>> START PAGE TEXT
Time Series Forecasting with Excel and R

Forecasting Average Seed Fund Size for Startups in the US

We were allowed to pick the subject and data set of our interest, and I managed to convinced Henry to analyze seed fund in the US since tech startup always has my highest level of interest.

This image may not relate to this project at all. Source: www.biospace.com. All images, data and R Script can be found here

This is a project I did with my classmate He Liu in DSO 522 Applied Time Series Analysis for Forecasting class by professor Robertas Gabrys, USC.

Problem Statement

Working capital is a critical problem for every startup. Starting a company is always an expensive venture, and most founders do not have the means to bootstrap or solely fund initial startup activities. At early stage, a common external funding type is seed capital, which is a type of equity-based funding in which an investor invests capital into a business during its early stages in exchange for equity stake. We notice an increase in the investment size for a funding deal, and we are sure founders care about the investment capacity of the market. Therefore, we decide to analyze the changes in the average seeding fund size for a startup in the US.

Our objective is to build a model that can best forecast this number

Our data

Our data source is Crunchbase.com, a website that crowd sources information about the fundraising of many startups around the world. Unfortunately, one had to pay a Pro membership to download the most recent data from Crunchbase. Therefore, we decided to use the data from 2006 to 2015, which is not up to date but can serve to train our models. We avoid using data for before 2006 period due to low quality and unstable data structure. We also notice this data set is biased and probably missing observation information, but we try to fit the best model and will reconsider its applicability for future data set.
>> END PAGE TEXT
WORK INSTRUCTIONS:
**A)** According to the seed fund forecasting text, what span of years does the Crunchbase data used for the models cover?
**B)** Carry on the seed fund forecasting text, picking up after its final sentence.
>> START RECORDS SUPPLIED
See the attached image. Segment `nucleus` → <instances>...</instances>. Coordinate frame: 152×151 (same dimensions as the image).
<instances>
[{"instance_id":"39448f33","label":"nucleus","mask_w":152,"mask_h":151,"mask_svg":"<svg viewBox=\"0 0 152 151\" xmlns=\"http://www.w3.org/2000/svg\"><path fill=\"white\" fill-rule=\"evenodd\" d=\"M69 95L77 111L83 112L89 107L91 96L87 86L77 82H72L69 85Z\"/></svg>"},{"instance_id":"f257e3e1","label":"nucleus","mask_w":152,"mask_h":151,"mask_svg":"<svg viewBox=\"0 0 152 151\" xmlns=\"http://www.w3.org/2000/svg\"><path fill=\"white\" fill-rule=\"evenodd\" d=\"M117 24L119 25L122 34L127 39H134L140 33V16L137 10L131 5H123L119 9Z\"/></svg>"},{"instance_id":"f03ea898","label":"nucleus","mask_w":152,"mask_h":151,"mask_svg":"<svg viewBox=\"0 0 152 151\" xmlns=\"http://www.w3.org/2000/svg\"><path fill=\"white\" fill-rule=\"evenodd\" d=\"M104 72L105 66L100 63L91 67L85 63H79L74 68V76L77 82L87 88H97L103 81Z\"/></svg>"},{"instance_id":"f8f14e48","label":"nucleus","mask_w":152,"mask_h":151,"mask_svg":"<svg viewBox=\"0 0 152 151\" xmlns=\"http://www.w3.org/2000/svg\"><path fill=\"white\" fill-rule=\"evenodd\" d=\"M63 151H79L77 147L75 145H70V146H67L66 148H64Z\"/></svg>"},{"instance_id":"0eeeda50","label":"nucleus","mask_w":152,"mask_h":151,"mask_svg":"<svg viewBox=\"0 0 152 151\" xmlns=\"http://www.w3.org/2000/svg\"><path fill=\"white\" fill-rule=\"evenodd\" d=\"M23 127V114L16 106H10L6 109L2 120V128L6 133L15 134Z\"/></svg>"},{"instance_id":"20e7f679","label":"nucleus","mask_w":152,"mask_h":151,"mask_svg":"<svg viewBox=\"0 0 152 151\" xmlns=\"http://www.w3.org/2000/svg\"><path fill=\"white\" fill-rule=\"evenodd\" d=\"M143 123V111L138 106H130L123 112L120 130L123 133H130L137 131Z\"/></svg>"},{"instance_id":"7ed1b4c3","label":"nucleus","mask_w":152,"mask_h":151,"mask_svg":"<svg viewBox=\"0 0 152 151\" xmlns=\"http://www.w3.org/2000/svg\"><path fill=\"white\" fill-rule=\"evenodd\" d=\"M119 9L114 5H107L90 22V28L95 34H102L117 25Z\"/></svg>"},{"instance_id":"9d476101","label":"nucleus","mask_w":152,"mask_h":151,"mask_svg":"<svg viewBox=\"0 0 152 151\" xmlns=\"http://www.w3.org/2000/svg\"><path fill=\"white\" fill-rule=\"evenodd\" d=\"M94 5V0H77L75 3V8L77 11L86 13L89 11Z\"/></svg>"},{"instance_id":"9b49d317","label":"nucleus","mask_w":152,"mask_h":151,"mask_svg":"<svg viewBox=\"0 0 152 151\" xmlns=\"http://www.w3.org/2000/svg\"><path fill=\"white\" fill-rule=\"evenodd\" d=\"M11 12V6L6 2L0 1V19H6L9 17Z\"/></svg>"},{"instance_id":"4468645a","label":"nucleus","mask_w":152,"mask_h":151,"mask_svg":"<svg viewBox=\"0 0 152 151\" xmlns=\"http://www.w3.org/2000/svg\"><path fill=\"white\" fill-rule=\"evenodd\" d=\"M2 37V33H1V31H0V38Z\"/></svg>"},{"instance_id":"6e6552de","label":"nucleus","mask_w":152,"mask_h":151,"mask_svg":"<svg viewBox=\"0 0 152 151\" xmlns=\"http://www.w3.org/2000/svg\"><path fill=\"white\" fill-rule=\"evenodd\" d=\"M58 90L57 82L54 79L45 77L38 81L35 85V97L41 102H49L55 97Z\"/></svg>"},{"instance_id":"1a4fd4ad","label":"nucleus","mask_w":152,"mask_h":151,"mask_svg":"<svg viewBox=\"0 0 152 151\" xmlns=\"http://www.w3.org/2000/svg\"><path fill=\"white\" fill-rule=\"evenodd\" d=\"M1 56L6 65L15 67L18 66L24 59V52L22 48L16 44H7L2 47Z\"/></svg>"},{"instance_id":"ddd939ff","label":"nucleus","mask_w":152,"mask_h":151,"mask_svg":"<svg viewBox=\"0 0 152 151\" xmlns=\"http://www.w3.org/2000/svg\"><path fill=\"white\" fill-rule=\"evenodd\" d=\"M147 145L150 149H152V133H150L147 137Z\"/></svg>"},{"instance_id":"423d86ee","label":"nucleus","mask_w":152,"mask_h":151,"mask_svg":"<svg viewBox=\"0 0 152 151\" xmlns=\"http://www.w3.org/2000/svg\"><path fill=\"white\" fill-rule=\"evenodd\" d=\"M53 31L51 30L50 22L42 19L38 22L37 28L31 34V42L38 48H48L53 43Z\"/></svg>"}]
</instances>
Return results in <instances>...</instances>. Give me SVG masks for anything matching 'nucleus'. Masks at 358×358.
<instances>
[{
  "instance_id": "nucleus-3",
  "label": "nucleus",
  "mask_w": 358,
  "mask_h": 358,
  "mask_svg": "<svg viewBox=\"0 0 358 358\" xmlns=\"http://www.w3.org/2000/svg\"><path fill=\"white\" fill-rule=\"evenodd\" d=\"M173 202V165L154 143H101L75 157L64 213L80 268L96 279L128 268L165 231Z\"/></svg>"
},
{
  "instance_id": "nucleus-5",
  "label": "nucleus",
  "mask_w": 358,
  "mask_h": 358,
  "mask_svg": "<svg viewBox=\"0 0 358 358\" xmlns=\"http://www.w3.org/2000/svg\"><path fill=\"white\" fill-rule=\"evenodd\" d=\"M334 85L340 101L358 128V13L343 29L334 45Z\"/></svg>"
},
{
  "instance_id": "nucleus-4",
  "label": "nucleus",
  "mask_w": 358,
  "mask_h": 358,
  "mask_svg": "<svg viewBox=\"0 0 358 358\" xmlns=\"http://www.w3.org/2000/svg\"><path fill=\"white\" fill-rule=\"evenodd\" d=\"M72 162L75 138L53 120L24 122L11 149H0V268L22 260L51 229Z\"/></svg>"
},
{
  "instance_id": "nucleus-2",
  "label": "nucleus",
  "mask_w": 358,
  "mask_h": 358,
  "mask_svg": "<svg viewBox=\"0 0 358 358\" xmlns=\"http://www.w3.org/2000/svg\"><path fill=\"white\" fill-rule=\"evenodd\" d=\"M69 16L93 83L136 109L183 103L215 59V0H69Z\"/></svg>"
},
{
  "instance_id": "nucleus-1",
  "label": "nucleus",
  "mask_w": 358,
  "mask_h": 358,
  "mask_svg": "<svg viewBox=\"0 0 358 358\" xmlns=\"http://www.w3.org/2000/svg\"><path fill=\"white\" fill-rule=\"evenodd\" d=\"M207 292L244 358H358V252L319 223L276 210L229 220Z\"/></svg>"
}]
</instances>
>> END RECORDS SUPPLIED
RESULTS OF THE TASKS:
**A)** 2006 to 2015

**B)**
Our data set has 22,791 observations from 2006 to 2015. We take the average of funding amount for each quarter and come up with the final data set for building models, which has 40 rows (40 quarters). Our response variable is “Average Fund”. Our training set includes the first 36 quarters, and our testing set includes our last 4 quarters. Explanatory variables include several economics indicators, which we adapt from the U.S. Census Bureau and the U.S. Bureau of Economic Analysis’s data.

Our Model Prediction Performance

Models

RMSE

MAPE

Holt-Winter’s Smoothing

188,027

15.2%

Time Series Regression with Quadratic Time

132,364

11.6%

Regression Against Economic Indicators

153,345

13.7%

ARIMA

171,804

15.1%

Of all models we tried, Time Series Regression with Quadratic Time has the lowest RMSE and MAPE. This model also shows the best performance on testing set with MAPE of 14%. From our models we can see that the average seed stage investment into startup companies are steadily increasing over time. The average early stage investment fund for startups are seeing an upward trend with small degrees of fluctuation. However, from our fitted models there are no strong quarterly seasonality effect on the amount funded.

Consideration

We’re aware of the unsystematic nature of this data set. However, it is our high interest to see the trend and changes in seed fund size in the US. Fluctuations in the data may be caused by other variables that we were not able to capture. We had to limit our number of observations since data has multiple missing values and some extreme outliers. But using the models that we created, it is shown that startups looking for early stage fundraising do not need to time the market for the best entering date. Besides, we also notice that with 35 observations in our training set, the ARIMA model may not show the optimal result.

Steps

Data Preparation

In this class, we tried to use Excel as much as possible. When it comes to the function that Excel inherently does not provide, we use R.

The raw data is available at "Raw Dataset" sheet in the excel file "Duong_Liu.xlsx". The data includes information of the startups and their seed investor(s), the amount and date of the deal.

For model 1 to 6, we created dummy variables for quarters, and added trend variable. For model 7, we added other economic indicators into the data. The first observation is likely to be an outlier; we found it after building Model 1, so we removed it from Model 2 forward.

Moving Average and Simple Exponential Smoothing

Through visualization, we observe trend and seasonality in the data set, so we do not try MA and SES as our models. Note: In the first quarter of 2006, the $100M investment in SpaceX causes the first observation in our dataset to be an outlier.

Holt-Winter’s Method - Multiplicative Seasonality

To find all parameters for the method, we set up the predicting function on Excel and used Solver to find the optimal values.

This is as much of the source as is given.